The purpose of the report was to provide a recommended framework for ensuring that the mass grave sites are handled properly and that the information these sites provide is properly cataloged for the ongoing criminal investigations. Additionally, the report addresses the international law and standards that are set out for Iraq to comply with. The other aspect of the recommended framework is support to the families and communities of the victims.
The final number of mass graves found was 202, with an estimated 6,000 to 12,000 victims buried at these sites, but the final number of victims will not be available until all the grave sites are exhumed. The category of victims ranges from women and children, to elderly persons and those with disabilities, to armed forces and police officers, and some foreign workers as well. It is anticipated that more mass grave sites will be found in the coming months and years.
The report focuses primarily on the requirement of the Iraq government to investigate the crimes, to identify the victims and provide that information to their families, and to prevent such atrocities from repeating.
The report addresses the families of the victims, and the reparations that they are owed by law.
The Iraq government has set up a Mass Graves Directorate, which is in charge of opening, inspecting and identifying the remains within the mass graves. Included in their role is the job of creating a map or GPS grid of the grave sites. In speaking with UNAMI/OHCHR the Mass Graves Directorate noted that they were vastly understaffed for the role that they are to play.
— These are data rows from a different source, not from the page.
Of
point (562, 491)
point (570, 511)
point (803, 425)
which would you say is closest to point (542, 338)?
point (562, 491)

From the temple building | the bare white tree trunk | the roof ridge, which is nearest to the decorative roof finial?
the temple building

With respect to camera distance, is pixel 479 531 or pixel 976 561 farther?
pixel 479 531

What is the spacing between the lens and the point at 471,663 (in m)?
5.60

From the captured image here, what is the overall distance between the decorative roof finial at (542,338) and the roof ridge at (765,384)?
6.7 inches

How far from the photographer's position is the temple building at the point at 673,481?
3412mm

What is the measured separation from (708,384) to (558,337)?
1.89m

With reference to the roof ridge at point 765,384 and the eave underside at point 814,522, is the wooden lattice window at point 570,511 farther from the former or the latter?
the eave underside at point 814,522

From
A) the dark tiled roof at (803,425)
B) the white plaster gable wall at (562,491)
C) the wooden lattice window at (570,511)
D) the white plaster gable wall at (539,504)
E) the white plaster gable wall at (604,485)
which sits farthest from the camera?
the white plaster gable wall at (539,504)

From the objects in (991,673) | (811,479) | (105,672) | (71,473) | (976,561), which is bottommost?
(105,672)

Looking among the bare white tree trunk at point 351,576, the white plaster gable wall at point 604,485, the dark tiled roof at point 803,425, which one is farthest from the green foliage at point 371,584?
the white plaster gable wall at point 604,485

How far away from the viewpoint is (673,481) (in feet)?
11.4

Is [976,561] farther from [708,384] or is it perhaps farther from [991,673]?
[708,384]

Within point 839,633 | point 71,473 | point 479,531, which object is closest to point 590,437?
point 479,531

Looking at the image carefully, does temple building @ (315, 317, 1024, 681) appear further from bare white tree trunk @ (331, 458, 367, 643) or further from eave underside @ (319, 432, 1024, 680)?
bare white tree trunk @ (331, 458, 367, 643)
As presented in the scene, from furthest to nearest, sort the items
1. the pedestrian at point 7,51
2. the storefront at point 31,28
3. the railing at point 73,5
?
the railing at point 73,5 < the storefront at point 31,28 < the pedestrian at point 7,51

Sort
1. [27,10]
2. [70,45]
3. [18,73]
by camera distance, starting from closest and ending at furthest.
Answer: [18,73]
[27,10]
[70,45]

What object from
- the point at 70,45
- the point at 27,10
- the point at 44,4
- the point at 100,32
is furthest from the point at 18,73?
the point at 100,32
The evidence gathered from these sites will be central to ensuring credible investigations, prosecutions and convictions, in accordance with international due process standards. Exhumations not in line with international standards and best practice could lead to the destruction or loss of critical evidence and complicate the identification of bodies.
The report makes a call to the international community to offer support to these groups both for the role of exhuming the graves and ensuring that the work is done to international standards. But also to offer support for the role that the government and organizations play in offering justice and truth to the families of the victims.